Infine, c’è un ultimo punto, che è anche il più controverso: quello degli “altri danni di gravità comparabile”. È una clausola generale, che potrebbe comprendere ad esempio la creazione di armi automatiche o gli attacchi a infrastrutture critiche. Secondo i critici della legislazione, il rischio è però che una formula “troppo generica” possa essere un potenziale freno allo sviluppo.
Un altro concetto introdotto dalla legge (e in realtà già teorizzato in alcuni libri di fantascienza) è che l’uomo debba sempre avere un controllo sui modelli di intelligenza artificiale che sviluppa. Anche rispetto al possibile uso che ne farà un utente.
In particolare, i modelli dovranno essere sottoposti a test rigorosi prima di essere messi in commercio o distribuiti. Dovrebbero anche tenere conto di ogni uso improprio e della possibilità che ne vengano sfruttate le eventuali vulnerabilità.
Gli sviluppatori dovrebbero inoltre installare misure di sicurezza informatiche per proteggere gli algoritmi da eventuali manipolazioni. Infine – ed è l’aspetto più interessante – dovrebbe essere prevista una sorta di “capacità di arresto”: il fatto che gli sviluppatori possano in qualsiasi momento intervenire in caso di emergenza, per interrompere l’operatività dei loro modelli.

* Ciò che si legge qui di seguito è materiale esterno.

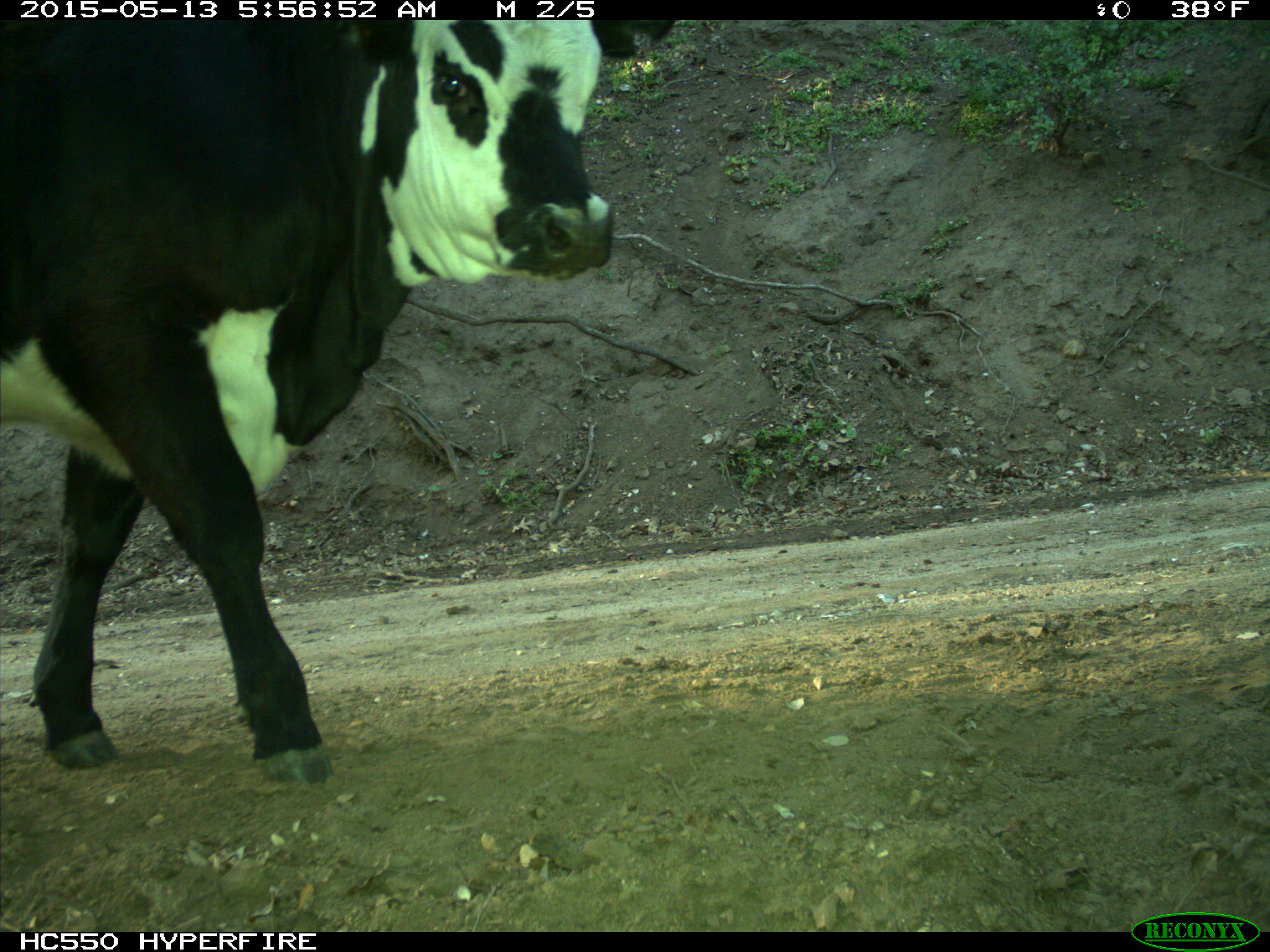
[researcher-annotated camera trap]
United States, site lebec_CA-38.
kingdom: Animalia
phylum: Chordata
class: Mammalia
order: Artiodactyla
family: Bovidae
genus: Bos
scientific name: Bos taurus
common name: domestic cow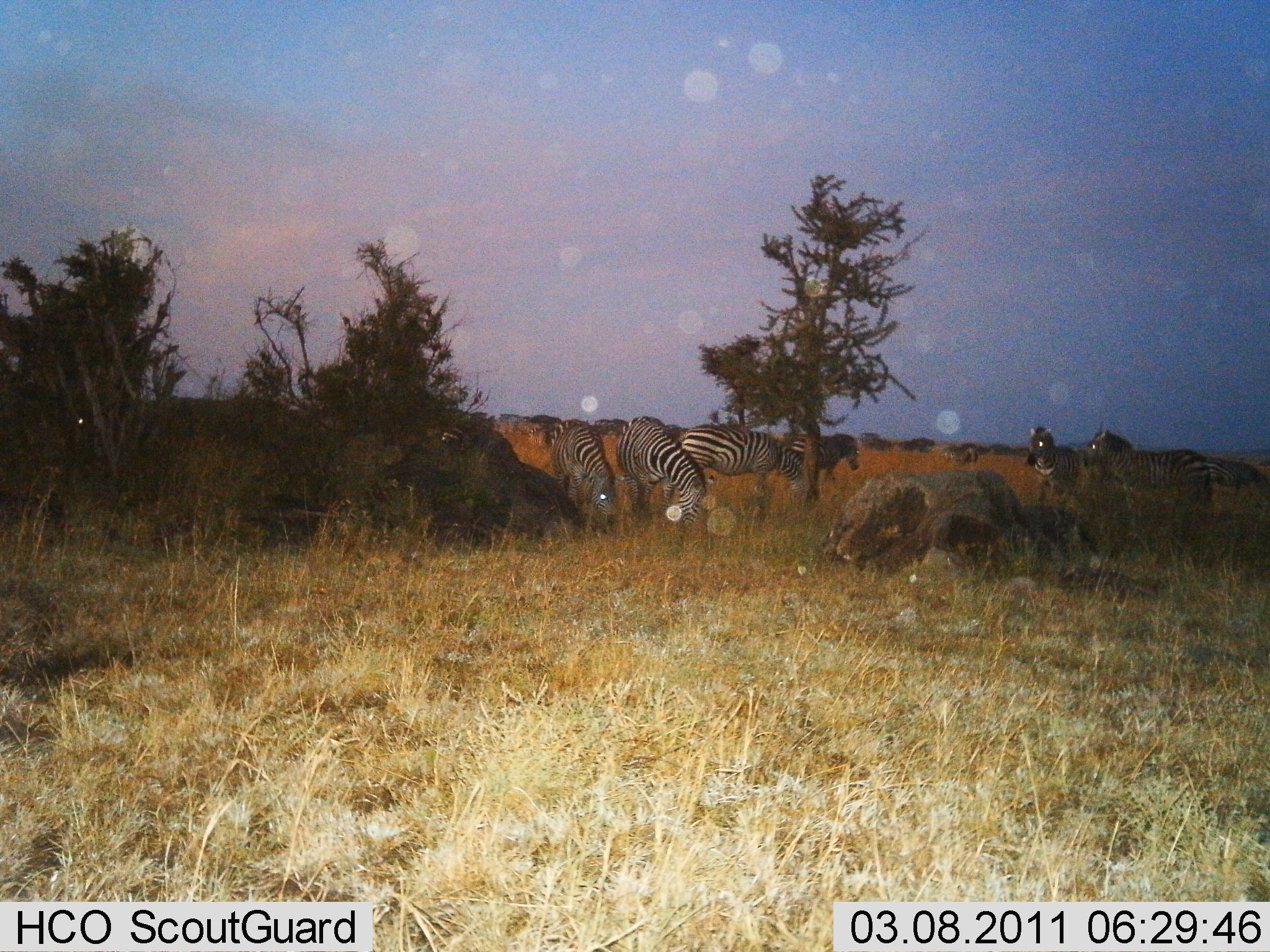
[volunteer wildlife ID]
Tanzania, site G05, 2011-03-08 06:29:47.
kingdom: Animalia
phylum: Chordata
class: Mammalia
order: Perissodactyla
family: Equidae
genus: Equus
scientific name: Equus quagga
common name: plains zebra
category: zebra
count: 7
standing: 73%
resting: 9%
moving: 18%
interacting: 18%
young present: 0%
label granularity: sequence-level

Non dobbiamo pensare ad una sorta di interruttore della morte, da far scattare se un algoritmo è utilizzato per fare del male. Potrebbero essere dei protocolli che consentano agli sviluppatori di agire tempestivamente per prevenire danni su larga scala.
Il dibattito filosofico
È difficile capire se il disegno di legge riuscirà a superare le forche caudine messe in campo dalle lobby della tecnologia. Ed è presto anche per capire quali potranno poi essere eventualmente le conseguenze concrete, rispetto a una tecnologia che tende a evolvere in maniera più rapida di qualsiasi legge.
Il discorso supera però anche questi aspetti, per quanto importanti, e finisce per coinvolgere in maniera più ampia il dibattito filosofico che accompagna l’evoluzione dell’intelligenza artificiale. Per capirne i rischi, non serve immaginare scenari distopici, né condividere per forza il rischio dei “danni critici” immaginati in California. Il punto è capire che uno strumento tecnologico è di per sé neutro: può essere utilizzato per portare enormi benefici, a partire dalle promesse di ricchezza che caratterizzano il sogno della Silicon Valley. Ma, senza regolamentazioni, può portare anche a grossi danni.
La questione non è dunque solo tecnica, ma tocca il cuore del rapporto tra tecnologia e società. Mentre l’intelligenza artificiale evolve a un ritmo sempre più rapido, è essenziale che le regolamentazioni siano sufficientemente flessibili da permettere l’innovazione, ma anche abbastanza rigorose da prevenire scenari potenzialmente catastrofici. La sfida è capire dove sta il giusto equilibrio.